Passage given

On the contrary, he's just saying that conscious is not an irreducible phenomenon like some of his philosophical contemporaries believe. There's still a lot to learn about the reduction. In fact, his is the less lazy way out, because how consciousness reduces to physical laws is completely unknown, but if you take consciousness as irreducible in some way, then you have nothing else to explain: consciousness just is.
Of course, what they really need to do is put their phone away and actually focus on, you know, nothing.
One of the favourite analogies I've seen uses is that of a series of boats racing down the river. Normally you're on one, and you might move from boat to boat. Mindfulness meditation is stepping off onto the shore and paying attention to the boats racing past.
"Focusing on nothing" is concentration practice. You need a degree of concentration practice to calm your mind enough for mindfulness meditation, but mindfulness meditation itself is not a concentration practice, but an insight pratice.
The Zero shot translation for google translate is system generated language that a computer created itself. If we were to extrapolate that to a computer that can do the creation of sometjing and go about its own path of creation that is to some extent random - can't we create some form of conscious...? I side with Daniel - consciousness is a muscle the brain.
Maybe qualia arises trivially.

The exercise
Write the next part of the discussion above about consciousness and meditation, picking up after its final line.

Collected data
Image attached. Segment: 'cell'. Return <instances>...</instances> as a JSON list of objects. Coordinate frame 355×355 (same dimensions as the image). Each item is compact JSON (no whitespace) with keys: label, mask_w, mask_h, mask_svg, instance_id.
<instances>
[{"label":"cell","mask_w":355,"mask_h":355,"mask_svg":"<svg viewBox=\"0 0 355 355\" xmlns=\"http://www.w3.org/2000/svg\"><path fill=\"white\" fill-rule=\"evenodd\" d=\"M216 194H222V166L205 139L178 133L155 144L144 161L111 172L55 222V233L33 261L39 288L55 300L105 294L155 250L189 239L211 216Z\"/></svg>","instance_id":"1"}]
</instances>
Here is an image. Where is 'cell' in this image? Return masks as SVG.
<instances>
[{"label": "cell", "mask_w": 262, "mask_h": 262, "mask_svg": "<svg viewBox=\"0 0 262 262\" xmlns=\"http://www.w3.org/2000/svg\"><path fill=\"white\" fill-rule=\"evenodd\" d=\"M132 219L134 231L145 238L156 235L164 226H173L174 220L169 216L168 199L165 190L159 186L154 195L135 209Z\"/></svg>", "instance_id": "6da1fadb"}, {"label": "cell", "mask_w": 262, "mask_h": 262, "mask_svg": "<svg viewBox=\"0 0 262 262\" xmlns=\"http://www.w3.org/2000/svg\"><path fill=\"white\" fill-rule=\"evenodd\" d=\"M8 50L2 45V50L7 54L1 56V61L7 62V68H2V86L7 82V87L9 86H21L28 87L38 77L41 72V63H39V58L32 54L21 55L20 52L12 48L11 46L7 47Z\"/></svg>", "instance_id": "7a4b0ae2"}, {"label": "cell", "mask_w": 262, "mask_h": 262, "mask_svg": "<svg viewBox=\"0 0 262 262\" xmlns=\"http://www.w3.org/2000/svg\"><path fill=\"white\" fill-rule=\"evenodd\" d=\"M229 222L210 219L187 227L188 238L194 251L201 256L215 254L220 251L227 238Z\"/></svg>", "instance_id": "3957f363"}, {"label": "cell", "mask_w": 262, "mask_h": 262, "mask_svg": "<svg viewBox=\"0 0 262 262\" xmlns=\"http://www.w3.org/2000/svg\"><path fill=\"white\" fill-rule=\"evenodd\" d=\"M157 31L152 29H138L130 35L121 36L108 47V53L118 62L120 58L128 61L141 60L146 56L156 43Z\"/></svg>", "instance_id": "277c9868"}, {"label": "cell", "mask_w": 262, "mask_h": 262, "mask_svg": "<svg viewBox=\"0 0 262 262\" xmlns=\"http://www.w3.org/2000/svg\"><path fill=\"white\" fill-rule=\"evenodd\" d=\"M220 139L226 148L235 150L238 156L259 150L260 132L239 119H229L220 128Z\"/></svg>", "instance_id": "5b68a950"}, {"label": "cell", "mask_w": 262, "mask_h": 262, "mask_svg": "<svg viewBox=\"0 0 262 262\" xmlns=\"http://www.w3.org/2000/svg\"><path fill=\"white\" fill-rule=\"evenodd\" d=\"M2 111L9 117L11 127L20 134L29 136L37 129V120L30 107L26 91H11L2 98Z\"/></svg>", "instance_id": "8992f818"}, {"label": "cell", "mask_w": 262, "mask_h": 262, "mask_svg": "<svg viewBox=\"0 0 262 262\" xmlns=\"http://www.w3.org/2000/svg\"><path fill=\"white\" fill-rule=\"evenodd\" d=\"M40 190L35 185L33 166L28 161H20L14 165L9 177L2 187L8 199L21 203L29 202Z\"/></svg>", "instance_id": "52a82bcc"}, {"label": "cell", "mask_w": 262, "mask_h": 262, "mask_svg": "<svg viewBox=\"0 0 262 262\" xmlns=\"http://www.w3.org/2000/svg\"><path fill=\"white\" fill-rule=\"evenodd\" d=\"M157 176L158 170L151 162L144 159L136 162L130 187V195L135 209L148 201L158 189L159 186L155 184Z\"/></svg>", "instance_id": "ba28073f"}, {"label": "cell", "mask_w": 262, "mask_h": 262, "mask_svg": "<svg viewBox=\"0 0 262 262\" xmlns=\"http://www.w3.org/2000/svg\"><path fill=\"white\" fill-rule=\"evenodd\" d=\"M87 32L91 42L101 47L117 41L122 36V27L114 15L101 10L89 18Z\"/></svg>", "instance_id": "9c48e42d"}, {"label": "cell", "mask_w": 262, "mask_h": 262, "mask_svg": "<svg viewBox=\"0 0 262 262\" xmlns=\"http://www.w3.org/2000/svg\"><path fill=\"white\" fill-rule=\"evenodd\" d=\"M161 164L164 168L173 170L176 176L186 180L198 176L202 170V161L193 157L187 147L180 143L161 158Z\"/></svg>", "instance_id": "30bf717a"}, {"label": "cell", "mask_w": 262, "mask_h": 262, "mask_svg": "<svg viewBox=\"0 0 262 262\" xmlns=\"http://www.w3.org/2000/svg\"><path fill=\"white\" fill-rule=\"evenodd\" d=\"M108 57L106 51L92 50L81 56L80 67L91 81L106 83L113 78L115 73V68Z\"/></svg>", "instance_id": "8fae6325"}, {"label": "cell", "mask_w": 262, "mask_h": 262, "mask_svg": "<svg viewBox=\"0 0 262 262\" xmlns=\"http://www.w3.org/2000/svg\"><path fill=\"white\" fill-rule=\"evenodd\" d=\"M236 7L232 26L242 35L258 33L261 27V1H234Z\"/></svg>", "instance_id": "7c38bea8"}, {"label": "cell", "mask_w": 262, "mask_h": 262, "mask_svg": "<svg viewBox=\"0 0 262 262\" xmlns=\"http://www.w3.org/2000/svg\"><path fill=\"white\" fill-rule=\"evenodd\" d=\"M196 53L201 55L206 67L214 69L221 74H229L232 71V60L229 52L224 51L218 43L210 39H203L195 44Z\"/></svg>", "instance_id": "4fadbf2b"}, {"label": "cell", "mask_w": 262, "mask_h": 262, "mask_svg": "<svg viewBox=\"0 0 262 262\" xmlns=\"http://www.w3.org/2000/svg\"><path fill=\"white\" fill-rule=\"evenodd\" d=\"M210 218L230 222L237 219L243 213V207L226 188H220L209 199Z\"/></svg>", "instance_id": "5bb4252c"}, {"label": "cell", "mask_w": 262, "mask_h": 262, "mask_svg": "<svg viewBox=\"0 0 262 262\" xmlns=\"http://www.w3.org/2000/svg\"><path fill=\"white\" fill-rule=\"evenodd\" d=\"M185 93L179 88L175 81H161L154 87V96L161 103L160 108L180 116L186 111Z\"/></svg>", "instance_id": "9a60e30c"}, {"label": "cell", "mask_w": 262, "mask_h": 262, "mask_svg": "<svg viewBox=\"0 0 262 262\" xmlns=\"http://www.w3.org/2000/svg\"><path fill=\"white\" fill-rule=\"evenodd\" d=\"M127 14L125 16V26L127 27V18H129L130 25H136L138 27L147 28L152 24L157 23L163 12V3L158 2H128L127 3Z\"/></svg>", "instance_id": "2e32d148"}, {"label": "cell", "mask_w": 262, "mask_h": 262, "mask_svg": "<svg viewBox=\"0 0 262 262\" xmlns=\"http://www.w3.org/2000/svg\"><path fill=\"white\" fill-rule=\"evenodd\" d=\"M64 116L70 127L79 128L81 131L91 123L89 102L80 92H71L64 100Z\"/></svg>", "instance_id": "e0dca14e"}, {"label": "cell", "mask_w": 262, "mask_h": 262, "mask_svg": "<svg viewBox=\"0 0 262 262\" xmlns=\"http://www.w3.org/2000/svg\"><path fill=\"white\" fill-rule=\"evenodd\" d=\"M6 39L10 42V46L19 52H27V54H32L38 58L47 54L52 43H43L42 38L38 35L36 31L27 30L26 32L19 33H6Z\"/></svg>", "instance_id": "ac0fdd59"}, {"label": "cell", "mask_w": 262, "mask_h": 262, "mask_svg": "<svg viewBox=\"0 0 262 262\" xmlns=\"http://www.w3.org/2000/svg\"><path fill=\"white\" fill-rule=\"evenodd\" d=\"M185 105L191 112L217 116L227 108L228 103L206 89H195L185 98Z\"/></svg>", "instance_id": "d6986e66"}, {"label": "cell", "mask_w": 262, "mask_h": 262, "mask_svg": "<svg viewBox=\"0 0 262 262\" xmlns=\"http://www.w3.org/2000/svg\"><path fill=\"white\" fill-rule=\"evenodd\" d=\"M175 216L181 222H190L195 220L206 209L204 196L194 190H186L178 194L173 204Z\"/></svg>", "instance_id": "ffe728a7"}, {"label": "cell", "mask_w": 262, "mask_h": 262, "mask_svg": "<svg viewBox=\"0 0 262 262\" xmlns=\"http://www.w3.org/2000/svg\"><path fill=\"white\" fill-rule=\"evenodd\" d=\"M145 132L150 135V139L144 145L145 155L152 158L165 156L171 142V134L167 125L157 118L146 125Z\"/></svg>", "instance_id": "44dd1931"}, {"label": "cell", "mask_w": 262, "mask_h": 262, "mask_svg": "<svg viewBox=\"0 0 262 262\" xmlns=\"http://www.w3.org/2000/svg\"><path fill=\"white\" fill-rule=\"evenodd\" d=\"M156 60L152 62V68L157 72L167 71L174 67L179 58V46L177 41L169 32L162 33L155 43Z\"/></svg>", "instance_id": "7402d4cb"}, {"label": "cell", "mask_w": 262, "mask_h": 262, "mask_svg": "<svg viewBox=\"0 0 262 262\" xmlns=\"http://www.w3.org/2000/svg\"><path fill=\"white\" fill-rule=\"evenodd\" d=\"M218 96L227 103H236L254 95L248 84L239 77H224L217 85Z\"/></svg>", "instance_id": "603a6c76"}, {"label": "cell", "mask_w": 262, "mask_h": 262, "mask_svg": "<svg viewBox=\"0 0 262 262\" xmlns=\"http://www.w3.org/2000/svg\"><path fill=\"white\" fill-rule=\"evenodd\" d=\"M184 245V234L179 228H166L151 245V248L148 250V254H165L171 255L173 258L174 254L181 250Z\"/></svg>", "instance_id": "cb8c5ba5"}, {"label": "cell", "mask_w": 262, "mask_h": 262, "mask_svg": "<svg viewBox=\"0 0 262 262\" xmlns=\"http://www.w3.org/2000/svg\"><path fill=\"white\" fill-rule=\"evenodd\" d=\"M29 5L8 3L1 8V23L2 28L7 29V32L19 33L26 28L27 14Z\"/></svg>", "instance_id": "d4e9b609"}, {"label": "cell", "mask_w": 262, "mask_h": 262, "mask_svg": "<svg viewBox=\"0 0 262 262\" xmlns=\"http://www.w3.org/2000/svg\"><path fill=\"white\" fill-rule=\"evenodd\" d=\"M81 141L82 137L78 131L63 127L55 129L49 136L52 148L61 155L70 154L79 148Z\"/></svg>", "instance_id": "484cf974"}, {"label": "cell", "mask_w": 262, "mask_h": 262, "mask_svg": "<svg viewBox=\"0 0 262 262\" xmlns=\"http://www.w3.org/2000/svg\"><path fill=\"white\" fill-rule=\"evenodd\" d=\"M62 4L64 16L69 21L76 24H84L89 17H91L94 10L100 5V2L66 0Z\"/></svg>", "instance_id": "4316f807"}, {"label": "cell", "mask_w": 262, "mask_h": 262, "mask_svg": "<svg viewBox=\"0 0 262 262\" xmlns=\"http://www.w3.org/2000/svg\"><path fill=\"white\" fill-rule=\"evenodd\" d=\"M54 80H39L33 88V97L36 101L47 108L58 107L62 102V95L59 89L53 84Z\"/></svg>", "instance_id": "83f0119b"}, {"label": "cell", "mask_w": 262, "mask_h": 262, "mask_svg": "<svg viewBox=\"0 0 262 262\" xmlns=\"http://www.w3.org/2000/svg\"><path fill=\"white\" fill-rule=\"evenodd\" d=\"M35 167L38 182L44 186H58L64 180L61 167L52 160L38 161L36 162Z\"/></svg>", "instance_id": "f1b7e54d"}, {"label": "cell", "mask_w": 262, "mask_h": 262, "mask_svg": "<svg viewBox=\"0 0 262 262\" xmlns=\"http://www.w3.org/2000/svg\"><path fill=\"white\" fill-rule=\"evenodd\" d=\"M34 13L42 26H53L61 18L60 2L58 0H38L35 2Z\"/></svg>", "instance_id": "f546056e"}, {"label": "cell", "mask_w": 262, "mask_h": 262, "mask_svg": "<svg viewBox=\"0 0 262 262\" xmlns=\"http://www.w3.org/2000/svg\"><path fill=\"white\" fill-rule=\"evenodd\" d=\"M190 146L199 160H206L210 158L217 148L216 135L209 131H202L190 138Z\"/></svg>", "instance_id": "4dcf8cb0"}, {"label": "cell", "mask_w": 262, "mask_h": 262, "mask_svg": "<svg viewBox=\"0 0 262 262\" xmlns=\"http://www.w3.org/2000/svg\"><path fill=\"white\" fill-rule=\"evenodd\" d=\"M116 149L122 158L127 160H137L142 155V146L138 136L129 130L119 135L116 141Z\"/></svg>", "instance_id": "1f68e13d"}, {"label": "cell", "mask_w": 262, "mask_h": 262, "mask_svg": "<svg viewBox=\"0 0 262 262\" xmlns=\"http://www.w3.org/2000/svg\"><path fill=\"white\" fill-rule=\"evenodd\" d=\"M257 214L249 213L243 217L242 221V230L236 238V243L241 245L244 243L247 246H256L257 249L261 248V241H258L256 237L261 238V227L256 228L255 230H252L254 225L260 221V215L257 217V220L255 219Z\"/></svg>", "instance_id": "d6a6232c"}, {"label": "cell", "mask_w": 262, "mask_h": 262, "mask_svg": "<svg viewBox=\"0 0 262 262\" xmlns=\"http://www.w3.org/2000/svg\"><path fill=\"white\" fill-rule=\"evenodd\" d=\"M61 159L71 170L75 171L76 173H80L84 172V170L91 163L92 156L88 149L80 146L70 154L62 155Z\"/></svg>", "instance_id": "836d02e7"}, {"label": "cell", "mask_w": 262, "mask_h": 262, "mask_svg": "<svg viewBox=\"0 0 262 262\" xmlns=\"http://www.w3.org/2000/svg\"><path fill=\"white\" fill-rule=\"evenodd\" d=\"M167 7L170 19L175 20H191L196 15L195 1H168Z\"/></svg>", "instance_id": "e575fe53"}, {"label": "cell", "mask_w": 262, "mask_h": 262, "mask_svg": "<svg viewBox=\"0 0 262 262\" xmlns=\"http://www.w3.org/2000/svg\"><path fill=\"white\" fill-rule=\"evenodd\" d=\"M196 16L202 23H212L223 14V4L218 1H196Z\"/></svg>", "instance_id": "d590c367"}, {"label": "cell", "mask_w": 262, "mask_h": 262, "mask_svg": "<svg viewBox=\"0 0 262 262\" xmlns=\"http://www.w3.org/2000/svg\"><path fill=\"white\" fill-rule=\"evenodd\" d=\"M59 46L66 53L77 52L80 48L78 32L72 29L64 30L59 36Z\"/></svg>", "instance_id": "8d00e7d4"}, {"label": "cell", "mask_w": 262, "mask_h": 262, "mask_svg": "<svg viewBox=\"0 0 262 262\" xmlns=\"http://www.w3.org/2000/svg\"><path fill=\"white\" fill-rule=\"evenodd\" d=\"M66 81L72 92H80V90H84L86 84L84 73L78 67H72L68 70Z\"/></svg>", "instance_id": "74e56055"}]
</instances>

Reply
Solipsism strikes me as a more defensible position than consciousness as an emergent phenomenon in a purely materialist universe.
Dualism comes in a variety of forms. Examples include property dualism (Searle, though he denies it) and panpsychism (Chalmers, it seems). Regardless of the version expounded, all such dualisms divorce the mental from the physical, hence the dead horses that are the so-called mind-body problem or the problem of qualia. On this view of matter, we can't account for things like color because, by definition, matter does not have color in the way that we commonly understand it as having color. Physical theories, instead of explaining color, redefine color in other terms. The only place left to locate color, as it is commonly understood, is the mind that's been so brutally split off from matter. Fun fact: Cartesian dualism is not a "religious residue". It is a philosophical position. In its lingering incarnation, we can credit Descartes through whose work it bears an interesting relation to the development of modern empirical science. Prior to Cartesianism, Aristotelian views were dominant. Indeed, while the Roman Catholic Church does not have an "official" metaphysical doctrine (metaphysics is philosophical, not theological or doctrinal), the preferred metaphysical theoretical apparatus has been Aristotelian since Aquinas. No such dualism exists in Aristotle or Aquinas.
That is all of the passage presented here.